Panel Paper: Child Support and the Affordable Care Act: The Effect of Medicaid Expansions on Child Support Payments

Friday, November 9, 2018
Coolidge - Mezz Level (Marriott Wardman Park)

*Names in bold indicate Presenter

Lindsey Rose Bullinger, Indiana University

Low-income parents who face substantial debt and wage withholding are less willing and able to cooperate with child support enforcement agencies (Bartfeld, 2005; Waller & Plotnick, 2001). Greater medical debt, in particular, substantially reduces child support payments by noncustodial fathers (Cancian, Heinrich, & Chung, 2013). To improve child support payment compliance, there may then be potential value in pursuing public policy channels that improve the financial well-being of non-custodial parents and are beyond the scope of traditional enforcement tools.

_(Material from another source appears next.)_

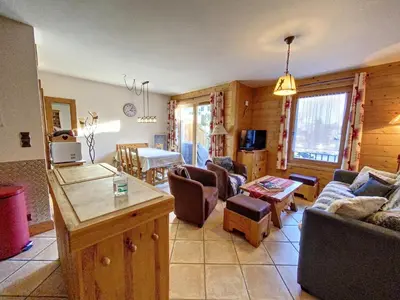 a living room with a couch and a table at Bells Lodge in Chamonix-Mont-Blanc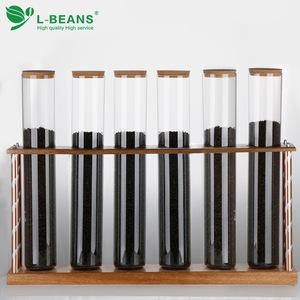 Exhibidor de Té L-Beans con Frascos de Vidrio y Base de Madera para Uso en Exhibiciones - Product Image 1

Under the Affordable Care Act (ACA), roughly half of all states expanded Medicaid coverage to nonelderly, non-disabled adults without dependent children whose income was below 138 percent of the federal poverty line (FPL). These Medicaid expansions improved health insurance rates and health outcomes, especially among men without dependent children (including noncustodial fathers) and low-income custodial fathers (Dworsky & Eibner, 2016; Gates, McMorrow, Kenney, & Karpman, 2016; Simon, Soni, & Cawley, 2017).

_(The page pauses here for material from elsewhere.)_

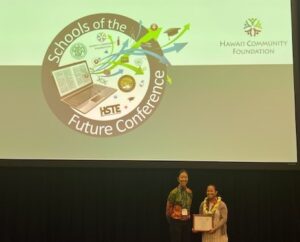 Michelle Aquino receives the 2025 Hawai'i History Teacher of the Year award from HCH Board Member Kristen Namba Reed on stage at the Schools of the Future conference.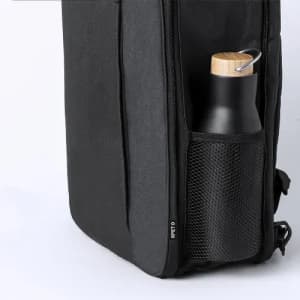 A black drink bottle with a wooden top is partially visible in a side mesh pocket of a black bag.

A quickly growing literature is also showing improvements in financial well-being from these Medicaid expansions, including lower debt, fewer delinquencies, and improved credit (Allen, Swanson, Wang, & Gross, 2017; Brevoort, Grodzicki, & Hackmann, 2017; Fitzpatrick & Fizpatrick, 2017; Hu, Kaestner, Mazumder, Miller, & Wong, 2016), all of which may improve the ability to pay child support.

Finally, there may also be a variety of programmatic effects of Medicaid expansions on child support payments such as administrative efficiencies for both programs, changes in how child support payments and income are treated in determining Medicaid eligibility, and having to establish a medical support obligation as part of a child support order for parents newly eligible for Medicaid. With substantial overlap in the population that is typically obligated to pay child support and the population that has strongly benefited from the ACA Medicaid expansions, there may be potential implications for child support enforcement.

In this study, I examine the effect of public health insurance eligibility on a variety of child support outcomes. I exploit state-level variation in ACA Medicaid expansion to compare child support outcomes in Medicaid expansion states to non-expansion states before and after the expansions. I utilize aggregate data from the Office of Child Support Enforcement (OCSE), supplemented with individual-level data from the American Community Survey (ACS). I will also conduct semi-structured interviews with state Medicaid and child support enforcement offices to understand the mechanisms through which Medicaid expansion has affected child support.

Preliminary results suggest Medicaid expansions increased the rate of current support distributed, the percent of cases with a health insurance order, and the percent of cases in which health insurance was provided as ordered. The results of this study are important for understanding how public policy beyond traditional child support enforcement levers affects child support outcomes. This study is also timely in that it contributes to growing literatures on cross-program interactions between large social programs in the U. S. and the non-health effects of ACA Medicaid expansion.